Он сгорбился, побелел как лунь, обрел шаркающую походку доходяги и клочковатую бороду юродивого. В свои шестьдесят выглядел на все девяносто. Подшитые толстой кожей валенки, не снимаемые и летом, заспанное пальто прибавляли неотмотанных годков.

Москва молчала, сам туда писем не писал. Авторитет его среди деревенских стремительно падал. Кажется, ему не было до того никакого дела. Служил Богу службу, старался, ходил неизменно ночами кругом ограды, начал приборматывать под нос.

Сперва его сторонились из застенчивости, вскоре стали обходить из неприязни. Поднялись слухи. Видали, как князь тоскливо глядел на луну, словно ворожил, а однажды приметили: в сильный ветер, в тошнотное полнолуние последний пьяница Киселев клялся, что видел князя, наставляющего ружье невесть куда — в серую пустую темноту голого луга.

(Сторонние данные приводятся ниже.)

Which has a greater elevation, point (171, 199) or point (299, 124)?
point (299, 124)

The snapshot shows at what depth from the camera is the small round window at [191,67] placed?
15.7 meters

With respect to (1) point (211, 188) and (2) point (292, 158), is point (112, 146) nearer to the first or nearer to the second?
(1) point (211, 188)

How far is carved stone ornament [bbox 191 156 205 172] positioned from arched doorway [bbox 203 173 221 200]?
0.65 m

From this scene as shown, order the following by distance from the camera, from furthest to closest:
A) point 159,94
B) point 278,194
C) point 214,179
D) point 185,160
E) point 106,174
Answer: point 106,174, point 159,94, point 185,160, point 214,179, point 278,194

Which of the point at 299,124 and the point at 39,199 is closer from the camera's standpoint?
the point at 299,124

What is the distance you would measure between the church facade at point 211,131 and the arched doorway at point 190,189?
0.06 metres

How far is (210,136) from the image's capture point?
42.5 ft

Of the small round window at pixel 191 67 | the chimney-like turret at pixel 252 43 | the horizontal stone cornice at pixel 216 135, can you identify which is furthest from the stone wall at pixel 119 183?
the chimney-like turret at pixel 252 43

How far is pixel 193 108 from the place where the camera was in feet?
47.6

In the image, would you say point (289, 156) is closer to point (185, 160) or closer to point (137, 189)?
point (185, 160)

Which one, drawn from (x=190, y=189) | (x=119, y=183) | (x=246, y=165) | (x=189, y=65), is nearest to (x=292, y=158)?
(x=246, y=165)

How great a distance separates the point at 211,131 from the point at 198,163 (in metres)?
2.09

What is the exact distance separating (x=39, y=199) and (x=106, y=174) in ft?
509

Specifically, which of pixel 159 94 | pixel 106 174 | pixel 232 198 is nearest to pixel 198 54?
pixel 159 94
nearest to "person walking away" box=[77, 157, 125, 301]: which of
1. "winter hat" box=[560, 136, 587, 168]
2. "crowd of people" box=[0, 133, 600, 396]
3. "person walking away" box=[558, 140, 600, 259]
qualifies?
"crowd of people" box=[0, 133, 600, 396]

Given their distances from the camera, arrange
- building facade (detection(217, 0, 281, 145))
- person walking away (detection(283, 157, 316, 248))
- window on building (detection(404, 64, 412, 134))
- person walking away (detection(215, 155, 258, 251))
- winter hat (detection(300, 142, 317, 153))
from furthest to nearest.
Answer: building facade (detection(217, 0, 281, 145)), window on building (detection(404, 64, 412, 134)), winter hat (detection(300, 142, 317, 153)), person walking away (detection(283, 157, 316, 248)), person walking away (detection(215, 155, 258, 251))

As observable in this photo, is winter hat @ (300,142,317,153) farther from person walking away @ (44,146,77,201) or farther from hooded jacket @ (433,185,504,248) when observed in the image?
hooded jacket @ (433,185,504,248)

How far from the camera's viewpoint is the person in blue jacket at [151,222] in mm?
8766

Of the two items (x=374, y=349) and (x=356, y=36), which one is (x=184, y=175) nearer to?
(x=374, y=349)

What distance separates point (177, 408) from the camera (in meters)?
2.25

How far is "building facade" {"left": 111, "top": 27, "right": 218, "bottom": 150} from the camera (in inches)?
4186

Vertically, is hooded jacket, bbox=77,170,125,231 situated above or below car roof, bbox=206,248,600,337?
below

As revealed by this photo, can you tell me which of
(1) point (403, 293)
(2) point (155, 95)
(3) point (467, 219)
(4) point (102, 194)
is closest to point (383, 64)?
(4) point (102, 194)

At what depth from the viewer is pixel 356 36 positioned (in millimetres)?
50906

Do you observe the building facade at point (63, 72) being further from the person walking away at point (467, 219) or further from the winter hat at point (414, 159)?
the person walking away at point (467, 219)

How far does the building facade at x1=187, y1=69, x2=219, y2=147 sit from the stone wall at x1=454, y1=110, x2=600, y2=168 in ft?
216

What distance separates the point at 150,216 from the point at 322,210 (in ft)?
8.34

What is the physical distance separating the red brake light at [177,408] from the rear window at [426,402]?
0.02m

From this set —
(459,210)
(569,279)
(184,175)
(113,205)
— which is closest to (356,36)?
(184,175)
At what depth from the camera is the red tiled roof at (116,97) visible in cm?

Рёхнутого перестали жалеть даже сердобольные бабки, только поп и верный Гришата еще цацкались с ним, кормили, напоминали сходить в баню, и Гришкина жена безропотно обстирывала бывшего барина.

Его же тянуло в ночь. Здесь находил уединение и, кажется, отдых. В зависимости от погоды бывал тих или неспокоен, но шел в свой обход, словно оберегал ставшее ничьим, на глазах скудеющее хозяйство.

В январе двадцать первого, как отголосок Тамбовского восстания, шевельнулось на миг крестьянское недовольство и в Пылаихе, но быстро было утоптано сапогом, обезъязычено приказом и прикладом. Князь сник, ползимы пролежал, не вставая. Батюшка готовился читать отходную.

Но в марте, стылом и холодном, с обильными снегами, Сергей Павлович поднялся. Упрямо, отклонив уговоры, завернулся в пальто, накинул ружье на плечо, возобновил стороженье. Теперь в церковь уже не ходил — сил доставало только на ночные дежурства. Поп простил, перестал вмешиваться в его судьбу.